[To be done] Write out the data below word for word, leaving out the picture.

______________________________

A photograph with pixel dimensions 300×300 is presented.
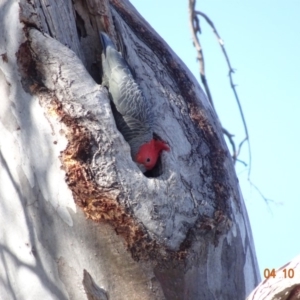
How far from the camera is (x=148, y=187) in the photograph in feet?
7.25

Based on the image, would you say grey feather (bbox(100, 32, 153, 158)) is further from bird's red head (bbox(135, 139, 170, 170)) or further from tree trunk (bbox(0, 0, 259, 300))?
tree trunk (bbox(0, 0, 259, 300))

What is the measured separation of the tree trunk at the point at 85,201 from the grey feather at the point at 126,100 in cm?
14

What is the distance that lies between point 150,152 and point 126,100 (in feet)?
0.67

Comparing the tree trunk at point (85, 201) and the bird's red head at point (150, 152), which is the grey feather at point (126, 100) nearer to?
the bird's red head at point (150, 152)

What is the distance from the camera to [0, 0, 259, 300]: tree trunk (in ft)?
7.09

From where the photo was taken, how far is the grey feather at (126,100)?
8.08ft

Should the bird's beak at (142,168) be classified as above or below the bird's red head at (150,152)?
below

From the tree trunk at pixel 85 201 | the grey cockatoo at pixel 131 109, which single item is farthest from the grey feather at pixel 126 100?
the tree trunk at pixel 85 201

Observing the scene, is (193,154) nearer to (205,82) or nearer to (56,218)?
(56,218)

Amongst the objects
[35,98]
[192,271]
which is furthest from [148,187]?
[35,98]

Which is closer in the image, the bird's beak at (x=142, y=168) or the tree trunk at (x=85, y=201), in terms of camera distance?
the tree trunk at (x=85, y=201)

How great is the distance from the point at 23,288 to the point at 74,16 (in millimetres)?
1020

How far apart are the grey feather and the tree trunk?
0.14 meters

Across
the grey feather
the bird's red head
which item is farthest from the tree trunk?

______________________________

[Written solution]
A photograph with pixel dimensions 300×300 is presented.
How far from the camera is (x=148, y=187) in the photograph in feet?
7.25

Based on the image, would you say grey feather (bbox(100, 32, 153, 158)) is further from bird's red head (bbox(135, 139, 170, 170)) or further from tree trunk (bbox(0, 0, 259, 300))?
tree trunk (bbox(0, 0, 259, 300))

What is the measured separation of the tree trunk at the point at 85,201 from the grey feather at the point at 126,100 in cm?
14

What is the distance that lies between point 150,152 and point 126,100 (in feet)?
0.67

Comparing the tree trunk at point (85, 201) and the bird's red head at point (150, 152), which is the grey feather at point (126, 100) nearer to?
the bird's red head at point (150, 152)

What is the distance from the camera to [0, 0, 259, 300]: tree trunk (in ft)?
7.09

From where the photo was taken, how far is the grey feather at (126,100)?
8.08ft

Should the bird's beak at (142,168) be classified as above or below the bird's red head at (150,152)?
below

From the tree trunk at pixel 85 201 | the grey cockatoo at pixel 131 109, which single item is farthest from the grey feather at pixel 126 100?
the tree trunk at pixel 85 201

Observing the scene, is (193,154) nearer to (205,82) or nearer to (56,218)?
(56,218)

Amongst the objects
[35,98]
[192,271]
which is furthest from [148,187]?
[35,98]

Which is closer in the image, the bird's beak at (x=142, y=168) or the tree trunk at (x=85, y=201), in terms of camera distance?
the tree trunk at (x=85, y=201)

How great is the distance from the point at 23,288 to the point at 74,16 (in millimetres)?
1020

How far apart are the grey feather and the tree trunk?
0.14 meters

Across
the grey feather
the bird's red head
which item is farthest from the tree trunk?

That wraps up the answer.